As beautiful as the weather can be, attempting to make the most of it can seem fruitless when you have to simultaneously endure a runny nose, itchy eyes and a persistent cough.
While it’s important to consult your doctor so that they can recommend the ideal medication to help you cope with your hay fever, an expert claims that regularly consuming manuka honey could also help soothe your symptoms.
Tracy Lockwood, a registered dietitian based in New York City, detailed how the MGL (methylglyoxal) that’s found in manuka honey can prove extremely beneficial for those experiencing a runny nose as a result of hay fever.
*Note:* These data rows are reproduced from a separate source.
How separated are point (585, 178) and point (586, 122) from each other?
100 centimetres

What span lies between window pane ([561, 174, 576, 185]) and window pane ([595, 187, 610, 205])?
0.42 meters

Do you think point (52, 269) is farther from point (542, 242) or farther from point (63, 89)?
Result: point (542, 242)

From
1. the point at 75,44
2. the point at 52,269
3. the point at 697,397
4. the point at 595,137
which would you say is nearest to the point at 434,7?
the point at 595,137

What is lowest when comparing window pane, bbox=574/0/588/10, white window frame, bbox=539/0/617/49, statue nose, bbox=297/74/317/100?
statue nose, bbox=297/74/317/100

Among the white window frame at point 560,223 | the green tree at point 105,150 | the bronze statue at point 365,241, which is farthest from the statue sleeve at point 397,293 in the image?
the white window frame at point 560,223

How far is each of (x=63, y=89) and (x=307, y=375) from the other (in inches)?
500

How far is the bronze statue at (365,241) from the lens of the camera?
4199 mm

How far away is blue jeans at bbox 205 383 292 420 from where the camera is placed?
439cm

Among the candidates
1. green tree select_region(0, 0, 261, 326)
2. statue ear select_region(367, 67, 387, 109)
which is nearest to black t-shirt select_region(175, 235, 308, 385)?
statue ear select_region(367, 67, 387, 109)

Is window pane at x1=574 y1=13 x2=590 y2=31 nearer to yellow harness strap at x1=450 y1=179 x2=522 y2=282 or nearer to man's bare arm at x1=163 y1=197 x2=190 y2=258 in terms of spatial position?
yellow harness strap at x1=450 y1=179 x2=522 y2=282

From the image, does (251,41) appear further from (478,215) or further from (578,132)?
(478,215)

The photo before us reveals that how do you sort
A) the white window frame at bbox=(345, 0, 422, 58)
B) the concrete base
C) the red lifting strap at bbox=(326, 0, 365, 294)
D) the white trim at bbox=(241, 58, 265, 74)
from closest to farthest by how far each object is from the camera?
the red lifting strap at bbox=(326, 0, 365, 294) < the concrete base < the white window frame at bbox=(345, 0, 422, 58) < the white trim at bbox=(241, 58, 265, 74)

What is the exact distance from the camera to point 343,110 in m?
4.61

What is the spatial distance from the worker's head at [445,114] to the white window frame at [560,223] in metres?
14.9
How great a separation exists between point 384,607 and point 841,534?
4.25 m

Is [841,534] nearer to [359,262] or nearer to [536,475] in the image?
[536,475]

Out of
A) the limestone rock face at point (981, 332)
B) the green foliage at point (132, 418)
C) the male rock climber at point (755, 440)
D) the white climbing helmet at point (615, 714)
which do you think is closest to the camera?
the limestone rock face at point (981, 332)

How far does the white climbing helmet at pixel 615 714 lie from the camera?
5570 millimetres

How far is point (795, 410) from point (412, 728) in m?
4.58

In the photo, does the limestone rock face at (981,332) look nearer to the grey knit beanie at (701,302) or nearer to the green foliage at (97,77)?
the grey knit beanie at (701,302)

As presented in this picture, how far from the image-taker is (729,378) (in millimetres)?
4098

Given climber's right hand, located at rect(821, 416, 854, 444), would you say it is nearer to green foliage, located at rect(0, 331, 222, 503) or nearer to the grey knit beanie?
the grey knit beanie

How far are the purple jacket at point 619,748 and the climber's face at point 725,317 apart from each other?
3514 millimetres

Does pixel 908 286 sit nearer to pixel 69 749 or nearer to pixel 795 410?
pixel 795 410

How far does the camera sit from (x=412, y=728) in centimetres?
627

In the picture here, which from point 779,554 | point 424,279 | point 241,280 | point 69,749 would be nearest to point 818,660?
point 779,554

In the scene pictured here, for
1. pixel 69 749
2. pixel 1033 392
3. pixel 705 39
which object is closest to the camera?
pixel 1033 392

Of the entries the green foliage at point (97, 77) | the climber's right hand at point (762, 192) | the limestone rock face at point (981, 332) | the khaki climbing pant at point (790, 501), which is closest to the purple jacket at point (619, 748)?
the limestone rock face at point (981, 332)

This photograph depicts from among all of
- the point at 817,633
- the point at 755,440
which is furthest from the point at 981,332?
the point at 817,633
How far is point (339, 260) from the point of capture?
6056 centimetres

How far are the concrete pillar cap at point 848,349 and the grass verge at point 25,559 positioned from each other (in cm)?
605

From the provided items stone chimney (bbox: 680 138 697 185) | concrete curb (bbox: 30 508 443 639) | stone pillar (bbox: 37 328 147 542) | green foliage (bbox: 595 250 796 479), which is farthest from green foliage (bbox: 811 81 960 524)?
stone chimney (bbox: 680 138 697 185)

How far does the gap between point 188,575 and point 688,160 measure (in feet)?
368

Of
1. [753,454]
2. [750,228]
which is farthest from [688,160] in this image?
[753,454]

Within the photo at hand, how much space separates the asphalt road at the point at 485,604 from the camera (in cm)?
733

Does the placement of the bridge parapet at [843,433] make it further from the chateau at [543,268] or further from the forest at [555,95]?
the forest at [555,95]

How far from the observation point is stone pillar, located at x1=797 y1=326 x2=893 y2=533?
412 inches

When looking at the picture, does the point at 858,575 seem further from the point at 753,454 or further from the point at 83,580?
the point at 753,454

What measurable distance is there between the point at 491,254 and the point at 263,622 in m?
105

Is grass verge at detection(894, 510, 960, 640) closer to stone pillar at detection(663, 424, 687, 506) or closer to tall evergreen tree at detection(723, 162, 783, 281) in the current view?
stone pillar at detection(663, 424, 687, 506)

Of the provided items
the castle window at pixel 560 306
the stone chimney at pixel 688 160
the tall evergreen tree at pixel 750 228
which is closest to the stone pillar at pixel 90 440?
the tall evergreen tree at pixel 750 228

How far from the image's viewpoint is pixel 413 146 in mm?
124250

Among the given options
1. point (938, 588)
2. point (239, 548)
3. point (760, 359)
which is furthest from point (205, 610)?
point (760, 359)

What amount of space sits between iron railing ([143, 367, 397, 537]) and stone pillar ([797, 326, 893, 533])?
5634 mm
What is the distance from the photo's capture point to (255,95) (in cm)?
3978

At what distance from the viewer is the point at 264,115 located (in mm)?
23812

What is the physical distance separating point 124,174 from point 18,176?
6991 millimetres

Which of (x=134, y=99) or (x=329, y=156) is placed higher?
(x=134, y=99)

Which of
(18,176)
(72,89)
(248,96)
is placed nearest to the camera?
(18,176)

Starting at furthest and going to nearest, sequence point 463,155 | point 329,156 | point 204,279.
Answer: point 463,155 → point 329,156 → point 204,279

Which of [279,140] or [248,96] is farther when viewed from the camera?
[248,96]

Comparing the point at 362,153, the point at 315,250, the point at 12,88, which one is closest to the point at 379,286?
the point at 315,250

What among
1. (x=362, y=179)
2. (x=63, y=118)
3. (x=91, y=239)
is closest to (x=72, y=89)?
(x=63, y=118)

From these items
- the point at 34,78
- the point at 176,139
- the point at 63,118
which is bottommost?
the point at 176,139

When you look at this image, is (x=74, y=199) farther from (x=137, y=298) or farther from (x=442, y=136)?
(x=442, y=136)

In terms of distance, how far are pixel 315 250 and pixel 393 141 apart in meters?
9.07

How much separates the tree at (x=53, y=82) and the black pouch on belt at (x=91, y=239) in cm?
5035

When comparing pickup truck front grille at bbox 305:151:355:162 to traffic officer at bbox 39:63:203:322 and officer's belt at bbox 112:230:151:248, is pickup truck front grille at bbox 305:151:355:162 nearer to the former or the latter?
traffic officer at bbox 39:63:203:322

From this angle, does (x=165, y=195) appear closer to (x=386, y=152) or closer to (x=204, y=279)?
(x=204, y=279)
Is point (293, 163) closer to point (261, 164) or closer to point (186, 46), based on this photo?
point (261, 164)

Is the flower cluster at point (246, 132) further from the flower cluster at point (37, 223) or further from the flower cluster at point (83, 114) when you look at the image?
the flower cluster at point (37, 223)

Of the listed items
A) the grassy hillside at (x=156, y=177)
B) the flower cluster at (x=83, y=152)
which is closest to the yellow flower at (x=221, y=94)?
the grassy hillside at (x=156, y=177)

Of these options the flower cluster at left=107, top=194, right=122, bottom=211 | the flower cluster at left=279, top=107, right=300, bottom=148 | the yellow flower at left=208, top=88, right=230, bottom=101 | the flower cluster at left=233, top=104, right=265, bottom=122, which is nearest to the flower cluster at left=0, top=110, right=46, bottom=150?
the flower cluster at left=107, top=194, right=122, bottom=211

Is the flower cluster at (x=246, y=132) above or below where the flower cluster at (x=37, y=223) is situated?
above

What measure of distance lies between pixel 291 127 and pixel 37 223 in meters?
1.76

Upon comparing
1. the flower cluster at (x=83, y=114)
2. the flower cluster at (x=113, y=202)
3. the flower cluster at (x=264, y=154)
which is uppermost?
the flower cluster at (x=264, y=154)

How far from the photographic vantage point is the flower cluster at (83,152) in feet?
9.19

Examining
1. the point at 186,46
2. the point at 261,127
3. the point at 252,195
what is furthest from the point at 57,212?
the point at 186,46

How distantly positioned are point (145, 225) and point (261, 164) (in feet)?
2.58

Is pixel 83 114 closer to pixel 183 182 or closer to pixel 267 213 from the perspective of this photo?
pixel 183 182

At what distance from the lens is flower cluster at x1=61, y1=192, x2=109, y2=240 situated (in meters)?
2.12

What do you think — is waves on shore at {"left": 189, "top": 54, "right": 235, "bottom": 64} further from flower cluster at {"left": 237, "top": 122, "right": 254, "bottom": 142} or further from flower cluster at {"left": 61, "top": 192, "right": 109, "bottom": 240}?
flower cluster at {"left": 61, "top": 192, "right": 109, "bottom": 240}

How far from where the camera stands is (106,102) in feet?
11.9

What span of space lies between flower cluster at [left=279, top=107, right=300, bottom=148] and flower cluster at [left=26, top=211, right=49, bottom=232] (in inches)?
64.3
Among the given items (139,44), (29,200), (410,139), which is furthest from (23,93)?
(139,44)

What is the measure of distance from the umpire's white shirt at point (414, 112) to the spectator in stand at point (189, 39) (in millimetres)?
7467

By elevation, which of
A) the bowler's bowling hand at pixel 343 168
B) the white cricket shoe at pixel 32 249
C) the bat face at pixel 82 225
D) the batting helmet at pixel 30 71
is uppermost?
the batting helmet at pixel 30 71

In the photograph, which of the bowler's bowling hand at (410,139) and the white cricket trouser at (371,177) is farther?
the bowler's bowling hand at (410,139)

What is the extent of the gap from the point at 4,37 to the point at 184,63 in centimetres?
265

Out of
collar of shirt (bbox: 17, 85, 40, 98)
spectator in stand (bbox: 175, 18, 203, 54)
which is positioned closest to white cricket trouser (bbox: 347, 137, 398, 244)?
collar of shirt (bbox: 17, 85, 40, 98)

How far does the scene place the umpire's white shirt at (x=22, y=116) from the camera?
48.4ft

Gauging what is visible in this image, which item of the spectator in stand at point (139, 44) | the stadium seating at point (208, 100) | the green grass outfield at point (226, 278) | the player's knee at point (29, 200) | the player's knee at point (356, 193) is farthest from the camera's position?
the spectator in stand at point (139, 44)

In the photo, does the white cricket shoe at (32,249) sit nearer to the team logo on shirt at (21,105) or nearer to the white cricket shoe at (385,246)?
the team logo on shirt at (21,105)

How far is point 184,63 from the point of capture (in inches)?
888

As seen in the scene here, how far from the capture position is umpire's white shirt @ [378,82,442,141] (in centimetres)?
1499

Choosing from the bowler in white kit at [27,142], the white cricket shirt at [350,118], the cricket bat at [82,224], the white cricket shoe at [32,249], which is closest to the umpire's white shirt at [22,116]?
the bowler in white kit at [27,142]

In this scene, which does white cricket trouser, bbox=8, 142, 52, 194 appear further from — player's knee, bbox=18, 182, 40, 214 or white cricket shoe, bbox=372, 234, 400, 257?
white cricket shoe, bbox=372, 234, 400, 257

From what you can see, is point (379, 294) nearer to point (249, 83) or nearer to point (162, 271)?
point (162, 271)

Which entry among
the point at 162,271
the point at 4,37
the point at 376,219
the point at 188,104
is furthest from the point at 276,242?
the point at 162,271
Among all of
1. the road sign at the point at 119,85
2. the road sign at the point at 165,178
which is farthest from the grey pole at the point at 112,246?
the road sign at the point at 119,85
“The active ingredient, MGL methylglyoxal, has been shown to be effective for treatments against nasal mucus - which is [one of the symptoms] you experience when you have allergies,” she told Well+Good.
“The direct relationship isn’t pegged to allergies, but manuka honey’s active ingredient can be an effective treatment for nasal mucus regardless of its source, whether it’s a cold, flu, allergies, or respiratory infection.”
Methylglyoxal can also be referred to as MGO on jars of manuka honey. Manuka honey contains far greater quantities of MGO than normal honey, as True Honey Co. explains.
You can still rely on a spoonful of standard honey in your evening chamomile tea to help clear your nose and make you make you feel more relaxed.
However, chances are that a spoonful of manuka honey could prove far more effective.
“Honey in general can kill the bacteria in our bodies and in biofilms, which are communities of cells sticking to surfaces in our mucuses,” said Ms Lockwood.
“Manuka honey can be used medicinally because of that MGL and will go the extra mile, but regular raw honey can help.”
Providing hay fever and cold sufferers with a bit of light relief isn’t the only supposed advantage of manuka honey.
While many of the benefits of manuka honey are still speculatory, it can apparently be used to help treat burns and wounds, as stated by the Natural Medicines Comprehensive Database.
Furthermore, some individuals even claim that the sweet substance can be used as a treatment for acne.